Home of the Traveler’s Heart
What is Home to a traveler’s heart?
When you’ve seen hills, forests, plains,
deserts, clouds, rivers and canyons,
Where can you find that place,
that place that wants to rest?
The traveler’s heart is always on a journey,
riding the wheels of grand adventure,
sailing the winds to the east and to the west,
embarking on new territory,
each wings set flight,
chasing the sunrise and the sunset and
longing for that moment of ecstacy
to sail down to a place of tranquil peace.
The journey of a traveler’s heart,
seeks a home and yet finds none,
when toboganning emotions that give rise to the feeling
that everywhere is a new temporary dream,
a dream that keeps fleeting,
a dream that remains sleeping,
yielding to tomorrow and remembering the yesterdays,
living and capturing the now moments
as the wind sails away.
The traveler’s heart has only one desire,
that seeks a place to rest,
but its journey is an ongoing pillow,
that dreams of many dreams seeking for what’s best.
(c) 2012 Sherline N. T. All Rights Reserved.
This is actually a reblog from my other Blog http://nightshade130.wordpress.com/. I thought I’d place it here since it’s more appropriate.
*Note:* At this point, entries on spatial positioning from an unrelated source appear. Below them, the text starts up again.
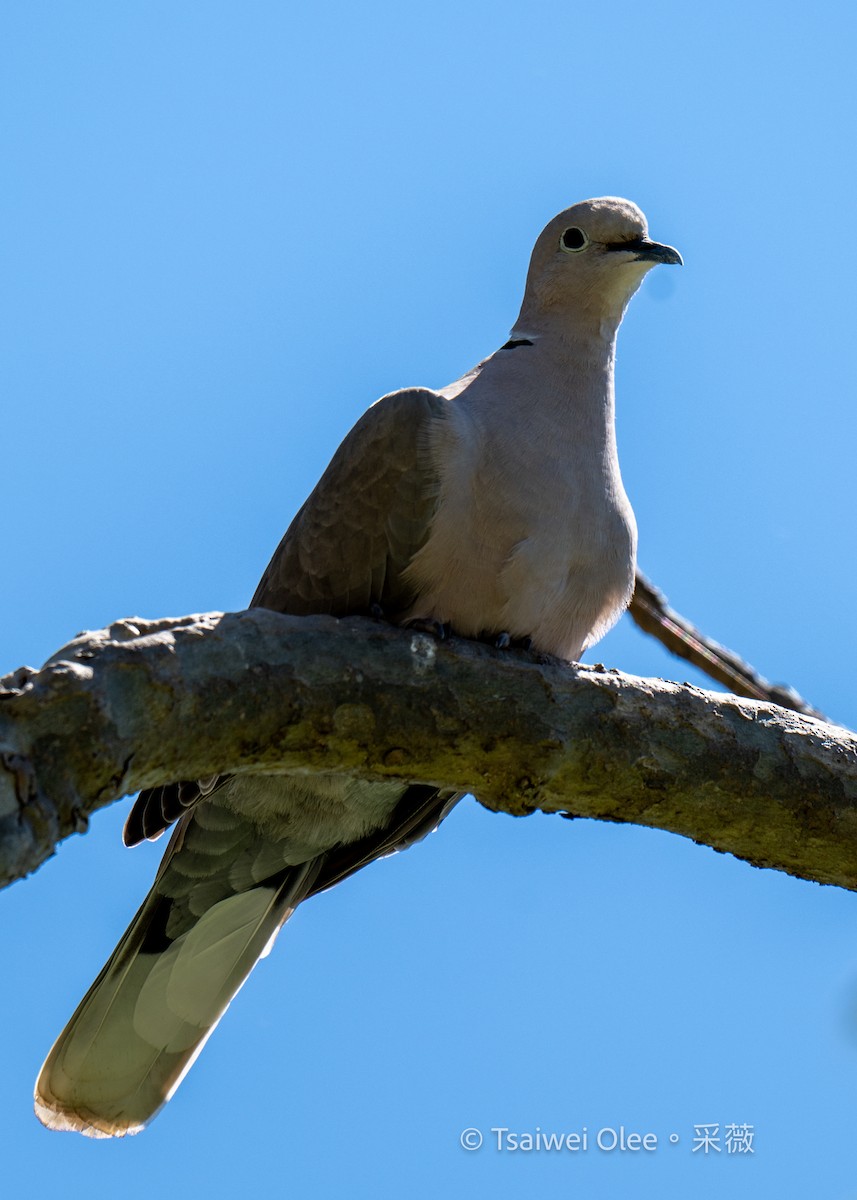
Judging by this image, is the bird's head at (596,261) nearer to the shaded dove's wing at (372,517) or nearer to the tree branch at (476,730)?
the shaded dove's wing at (372,517)

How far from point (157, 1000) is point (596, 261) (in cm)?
299

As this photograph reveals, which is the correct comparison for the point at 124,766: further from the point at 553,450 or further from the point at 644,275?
the point at 644,275

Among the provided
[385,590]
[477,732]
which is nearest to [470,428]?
[385,590]

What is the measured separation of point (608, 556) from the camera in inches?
169

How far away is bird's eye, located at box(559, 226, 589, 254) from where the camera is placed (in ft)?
16.9

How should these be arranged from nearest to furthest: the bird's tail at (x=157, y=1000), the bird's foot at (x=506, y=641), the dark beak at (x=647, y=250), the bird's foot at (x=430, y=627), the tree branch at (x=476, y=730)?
the tree branch at (x=476, y=730) < the bird's foot at (x=430, y=627) < the bird's foot at (x=506, y=641) < the bird's tail at (x=157, y=1000) < the dark beak at (x=647, y=250)

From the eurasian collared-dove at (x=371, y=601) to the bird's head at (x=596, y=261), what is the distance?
29 cm

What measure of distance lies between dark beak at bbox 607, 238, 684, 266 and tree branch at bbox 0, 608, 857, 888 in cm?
186

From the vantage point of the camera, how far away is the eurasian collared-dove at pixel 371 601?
408 cm

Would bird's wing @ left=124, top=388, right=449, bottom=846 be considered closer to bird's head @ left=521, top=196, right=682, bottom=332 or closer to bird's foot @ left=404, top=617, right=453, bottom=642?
bird's foot @ left=404, top=617, right=453, bottom=642

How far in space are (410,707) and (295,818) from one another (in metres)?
1.22

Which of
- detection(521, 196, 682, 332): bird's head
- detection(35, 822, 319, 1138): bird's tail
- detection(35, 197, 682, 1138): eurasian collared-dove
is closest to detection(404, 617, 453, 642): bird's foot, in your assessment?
detection(35, 197, 682, 1138): eurasian collared-dove

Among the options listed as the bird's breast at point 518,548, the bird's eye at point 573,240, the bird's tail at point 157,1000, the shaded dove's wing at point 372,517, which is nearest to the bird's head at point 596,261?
the bird's eye at point 573,240

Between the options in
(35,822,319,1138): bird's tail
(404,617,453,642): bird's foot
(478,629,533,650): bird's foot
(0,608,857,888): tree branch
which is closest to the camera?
(0,608,857,888): tree branch
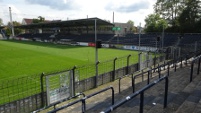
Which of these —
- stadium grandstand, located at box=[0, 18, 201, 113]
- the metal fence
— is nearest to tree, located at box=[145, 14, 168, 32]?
stadium grandstand, located at box=[0, 18, 201, 113]

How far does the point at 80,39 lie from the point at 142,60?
4150 centimetres

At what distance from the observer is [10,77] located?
15844mm

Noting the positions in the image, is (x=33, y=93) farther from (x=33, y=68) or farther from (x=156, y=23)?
(x=156, y=23)

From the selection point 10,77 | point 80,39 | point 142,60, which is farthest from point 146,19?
point 10,77

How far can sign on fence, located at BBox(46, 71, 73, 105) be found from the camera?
930cm

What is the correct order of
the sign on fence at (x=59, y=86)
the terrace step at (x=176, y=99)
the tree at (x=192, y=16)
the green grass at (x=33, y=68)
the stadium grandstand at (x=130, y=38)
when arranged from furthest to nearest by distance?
the tree at (x=192, y=16), the stadium grandstand at (x=130, y=38), the green grass at (x=33, y=68), the sign on fence at (x=59, y=86), the terrace step at (x=176, y=99)

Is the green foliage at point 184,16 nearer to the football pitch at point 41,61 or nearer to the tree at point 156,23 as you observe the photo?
the tree at point 156,23

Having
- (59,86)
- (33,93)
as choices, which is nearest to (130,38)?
(33,93)

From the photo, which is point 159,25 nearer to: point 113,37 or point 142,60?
point 113,37

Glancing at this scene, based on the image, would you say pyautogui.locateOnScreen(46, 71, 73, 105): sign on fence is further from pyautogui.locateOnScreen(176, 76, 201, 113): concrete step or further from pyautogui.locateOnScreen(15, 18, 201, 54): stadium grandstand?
pyautogui.locateOnScreen(15, 18, 201, 54): stadium grandstand

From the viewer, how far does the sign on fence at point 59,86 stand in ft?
30.5

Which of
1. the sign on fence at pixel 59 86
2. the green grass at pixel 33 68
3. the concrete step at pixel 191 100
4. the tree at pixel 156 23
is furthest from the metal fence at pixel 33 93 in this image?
the tree at pixel 156 23

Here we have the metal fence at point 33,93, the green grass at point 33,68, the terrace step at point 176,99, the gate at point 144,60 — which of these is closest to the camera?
the terrace step at point 176,99

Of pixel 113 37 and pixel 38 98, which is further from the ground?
pixel 113 37
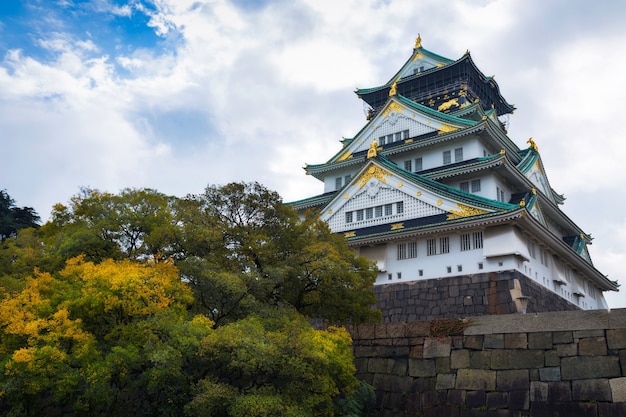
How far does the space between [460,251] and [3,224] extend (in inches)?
1017

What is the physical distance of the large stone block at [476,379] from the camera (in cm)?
1476

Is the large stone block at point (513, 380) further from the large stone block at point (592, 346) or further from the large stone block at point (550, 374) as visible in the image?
the large stone block at point (592, 346)

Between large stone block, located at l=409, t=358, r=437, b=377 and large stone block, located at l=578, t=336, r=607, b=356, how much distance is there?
156 inches

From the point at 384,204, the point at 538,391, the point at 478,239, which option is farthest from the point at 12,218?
the point at 538,391

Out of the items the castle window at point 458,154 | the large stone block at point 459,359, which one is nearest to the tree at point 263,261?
the large stone block at point 459,359

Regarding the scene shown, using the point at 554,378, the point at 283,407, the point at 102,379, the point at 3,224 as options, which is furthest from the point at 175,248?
the point at 3,224

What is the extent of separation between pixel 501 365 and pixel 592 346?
2278 mm

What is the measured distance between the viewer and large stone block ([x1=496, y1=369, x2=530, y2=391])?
46.7ft

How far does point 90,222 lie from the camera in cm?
1830

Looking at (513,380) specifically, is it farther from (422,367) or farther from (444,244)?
(444,244)

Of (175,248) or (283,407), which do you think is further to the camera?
(175,248)

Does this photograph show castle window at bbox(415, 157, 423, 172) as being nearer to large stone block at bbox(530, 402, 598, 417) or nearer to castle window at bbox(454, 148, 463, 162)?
A: castle window at bbox(454, 148, 463, 162)

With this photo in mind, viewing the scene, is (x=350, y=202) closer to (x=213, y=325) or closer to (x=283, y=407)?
(x=213, y=325)

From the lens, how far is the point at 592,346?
44.6ft
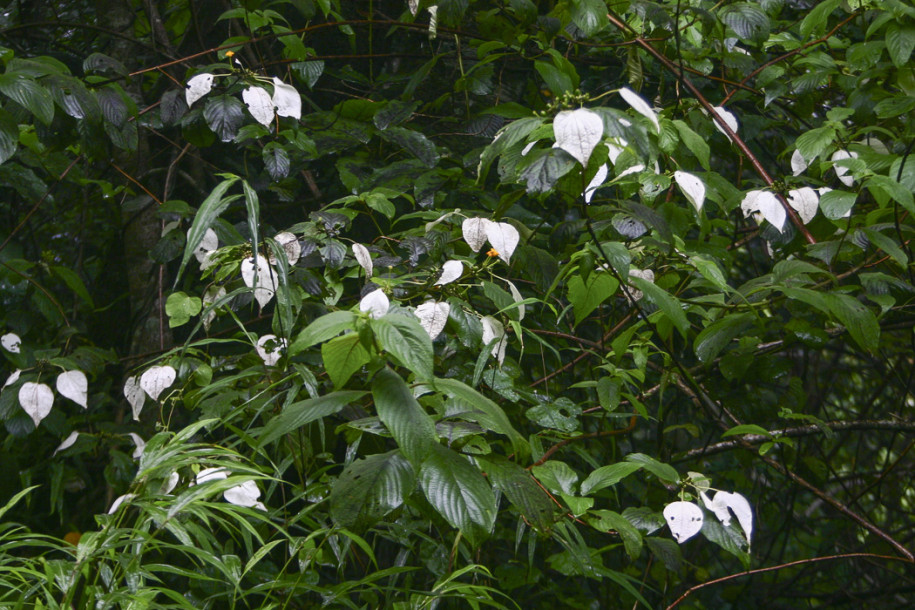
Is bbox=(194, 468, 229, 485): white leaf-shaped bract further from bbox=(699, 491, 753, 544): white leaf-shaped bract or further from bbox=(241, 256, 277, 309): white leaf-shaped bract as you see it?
bbox=(699, 491, 753, 544): white leaf-shaped bract

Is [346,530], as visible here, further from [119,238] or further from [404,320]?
[119,238]

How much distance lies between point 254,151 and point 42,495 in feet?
3.44

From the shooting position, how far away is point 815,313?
55.2 inches

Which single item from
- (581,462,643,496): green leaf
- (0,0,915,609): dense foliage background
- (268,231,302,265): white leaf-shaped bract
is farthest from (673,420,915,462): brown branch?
(268,231,302,265): white leaf-shaped bract

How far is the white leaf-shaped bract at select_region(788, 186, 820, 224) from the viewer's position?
128cm

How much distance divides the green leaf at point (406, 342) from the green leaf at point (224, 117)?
828 millimetres

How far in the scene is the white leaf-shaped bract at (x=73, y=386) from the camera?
1.41m

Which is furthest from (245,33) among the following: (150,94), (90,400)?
(90,400)

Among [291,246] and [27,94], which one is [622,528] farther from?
[27,94]

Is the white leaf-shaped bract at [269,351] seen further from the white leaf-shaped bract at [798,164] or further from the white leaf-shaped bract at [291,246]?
the white leaf-shaped bract at [798,164]

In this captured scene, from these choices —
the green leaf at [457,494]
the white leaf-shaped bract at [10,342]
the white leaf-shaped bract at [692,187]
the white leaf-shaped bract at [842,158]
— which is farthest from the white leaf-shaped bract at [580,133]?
the white leaf-shaped bract at [10,342]

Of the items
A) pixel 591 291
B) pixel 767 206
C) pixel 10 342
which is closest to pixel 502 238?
pixel 591 291

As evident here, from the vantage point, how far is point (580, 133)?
0.91 metres

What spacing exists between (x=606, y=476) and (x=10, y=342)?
137 cm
This one is more of a reflection on how I’ve traveled a lot in my life time during my childhood.I have lived in several places that I sometimes feel like I can’t get settled in one place for too long because of the constant moving from place to place that I experienced in my childhood. I have lived where I am now for a few years but sometimes I find myself feeling anxious and at timesI sometimes think of wanting to pack it all in and move to another place or another country altogether and live there until I feel like moving yet again. I know it’s not healthy to be a country-hopper but my globetrotting childhood has left me feeling kind of homeless in a sense even though I’ve now settled in one land, my heart is still one that loves to travel and not remain in one place for too long. I don’t feel at ease and still feel like leaving to find that perfect “home” for me. Home is indeed where the heart is and for me, my heart is in another country. It has been hard to settle to one permanent home for such a long time after living in so many places that were called “home” to me but only temporarily. I realize that I do need to be stable and settle so this poem is a reflection of all those feelings that I have left in turmoil within myself.